TEXT SECTION:
• • • • •

HC Deb 27 February 2001 vol 363 c613W
Mr. Drew

To ask the Secretary of State for Health if he will list those animals besides cattle and sheep, which are being investigated by the Food Standards Agency for the presence of BSE and TSEs. [144871]

Ms Stuart

[holding answer 11 January 2001]: I am advised by the Food Standards Agency that it does not carry out any surveillance for BSE or other Transmissible Spongiform Encephalopathies in any animals, apart from cattle aged over thirty months entering the food chain. The testing of any other animals for the presence of these diseases is a matter for the Agriculture Departments.

Mr. Waterson

To ask the Secretary of State for Health what steps he is taking to stop the import of BSE-contaminated meat; and if he will make a statement. [149471]

Ms Stuart

The Government are advised on matters of food safety by the Food Standards Agency (FSA).

British consumers are protected against the dangers of BSE in beef by two key measures: the controls on specified risk materials (SRM), and the over-thirty-month (OTM) rule.

It is illegal to import beef with any SRM attached. Where imported beef with SRM attached is discovered, it is seized by the relevant enforcement authorities and either destroyed or returned to the supplier, depending on the circumstances involved. Following the discovery of remnants of spinal cord in a number of consignments of beef imported recently from Germany, the FSA has instructed the Meat Hygiene Service and the Department of Agriculture and Rural Development for Northern Ireland to ensure that all consignments of beef imported from Germany are now inspected in licensed meat plants. The FSA has also written to local authorities to advise them that all meat plants under local authority supervision which are likely to receive consignments of German beef should be subject to further random checks, in which any beef from Germany should be inspected.

The OTM rule prohibits the sale for human consumption of beef from animals over the age of thirty months at time of slaughter. This rule applies equally to home produced and imported beef, with the exception of beef from 14 specified non-EU countries with no history of BSE. In November 2000 the FSA instructed local authorities and the Meat Hygiene Service to step up their OTM rule enforcement checks in respect of imported beef. The responses from the enforcement authorities show a high level of compliance with the OTM rule.

• • • • •

PARTS OF THE EXERCISE:
(1) Answer these from the written answers:
(a) Apart from which animals does the Food Standards Agency say it carries out no surveillance for BSE or other TSEs?
(b) What two key measures protect British consumers against BSE in beef?
(c) In what month and year did the FSA tell local authorities and the Meat Hygiene Service to step up their OTM rule enforcement checks on imported beef?
(2) Please write out the part of the written answers between "To ask the Secretary of State for Health what" and "Standards Agency (FSA).", inclusive.

RECORDS SHOWN:

• • • • •

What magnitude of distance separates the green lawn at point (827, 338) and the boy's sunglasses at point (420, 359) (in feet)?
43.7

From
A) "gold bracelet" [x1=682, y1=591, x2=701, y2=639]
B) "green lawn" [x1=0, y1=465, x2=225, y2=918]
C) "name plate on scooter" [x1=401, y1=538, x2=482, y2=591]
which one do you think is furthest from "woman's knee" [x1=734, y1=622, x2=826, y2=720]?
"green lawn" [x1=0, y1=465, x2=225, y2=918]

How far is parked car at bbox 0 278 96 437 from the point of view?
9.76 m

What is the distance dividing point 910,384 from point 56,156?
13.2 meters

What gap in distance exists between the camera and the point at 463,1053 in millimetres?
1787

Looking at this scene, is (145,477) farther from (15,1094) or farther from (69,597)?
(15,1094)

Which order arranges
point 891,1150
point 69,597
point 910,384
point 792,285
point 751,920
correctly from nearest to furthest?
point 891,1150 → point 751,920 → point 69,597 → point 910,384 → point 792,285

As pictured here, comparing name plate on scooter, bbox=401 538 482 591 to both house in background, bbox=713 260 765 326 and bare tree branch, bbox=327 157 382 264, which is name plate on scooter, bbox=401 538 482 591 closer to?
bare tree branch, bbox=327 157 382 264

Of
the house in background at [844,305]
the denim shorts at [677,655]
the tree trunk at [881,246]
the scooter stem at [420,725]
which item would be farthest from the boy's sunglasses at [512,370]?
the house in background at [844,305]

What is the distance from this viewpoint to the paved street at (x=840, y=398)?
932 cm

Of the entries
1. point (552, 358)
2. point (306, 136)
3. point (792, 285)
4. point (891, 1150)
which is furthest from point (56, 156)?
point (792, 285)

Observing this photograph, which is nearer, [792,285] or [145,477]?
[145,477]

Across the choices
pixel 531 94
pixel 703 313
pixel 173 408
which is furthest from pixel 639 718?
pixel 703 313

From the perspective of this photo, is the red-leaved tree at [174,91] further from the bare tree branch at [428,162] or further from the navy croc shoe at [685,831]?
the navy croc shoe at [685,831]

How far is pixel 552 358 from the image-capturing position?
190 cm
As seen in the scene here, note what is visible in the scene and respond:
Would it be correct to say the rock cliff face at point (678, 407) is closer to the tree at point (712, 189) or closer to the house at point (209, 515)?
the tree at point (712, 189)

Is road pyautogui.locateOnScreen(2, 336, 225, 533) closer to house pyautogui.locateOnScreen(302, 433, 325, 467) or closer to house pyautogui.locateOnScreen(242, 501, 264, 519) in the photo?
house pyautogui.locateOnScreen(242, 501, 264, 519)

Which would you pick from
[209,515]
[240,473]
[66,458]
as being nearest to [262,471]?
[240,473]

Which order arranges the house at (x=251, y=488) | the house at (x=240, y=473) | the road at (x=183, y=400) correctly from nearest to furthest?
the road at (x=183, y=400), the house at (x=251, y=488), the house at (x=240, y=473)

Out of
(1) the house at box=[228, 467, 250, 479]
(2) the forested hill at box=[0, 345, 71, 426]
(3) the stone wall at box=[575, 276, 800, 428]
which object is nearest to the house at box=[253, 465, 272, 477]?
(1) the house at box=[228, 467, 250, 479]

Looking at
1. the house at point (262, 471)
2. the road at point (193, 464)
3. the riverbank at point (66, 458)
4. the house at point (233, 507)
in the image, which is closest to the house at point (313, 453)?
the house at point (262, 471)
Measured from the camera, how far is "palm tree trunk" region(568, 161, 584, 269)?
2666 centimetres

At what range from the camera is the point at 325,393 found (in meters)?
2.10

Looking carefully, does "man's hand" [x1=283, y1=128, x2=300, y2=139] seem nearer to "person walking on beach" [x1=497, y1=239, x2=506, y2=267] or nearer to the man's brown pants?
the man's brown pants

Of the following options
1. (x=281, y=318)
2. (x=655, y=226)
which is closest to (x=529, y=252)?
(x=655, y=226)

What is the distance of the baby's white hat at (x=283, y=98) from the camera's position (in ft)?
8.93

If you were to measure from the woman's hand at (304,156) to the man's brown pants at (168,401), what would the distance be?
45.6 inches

• • • • •

EXPECTED OUTPUTS:
(1)
(a) Cattle aged over thirty months entering the food chain.
(b) The controls on specified risk materials (SRM) and the over-thirty-month (OTM) rule.
(c) November 2000.

(2)
To ask the Secretary of State for Health what steps he is taking to stop the import of BSE-contaminated meat; and if he will make a statement. [149471]

Ms Stuart

The Government are advised on matters of food safety by the Food Standards Agency (FSA).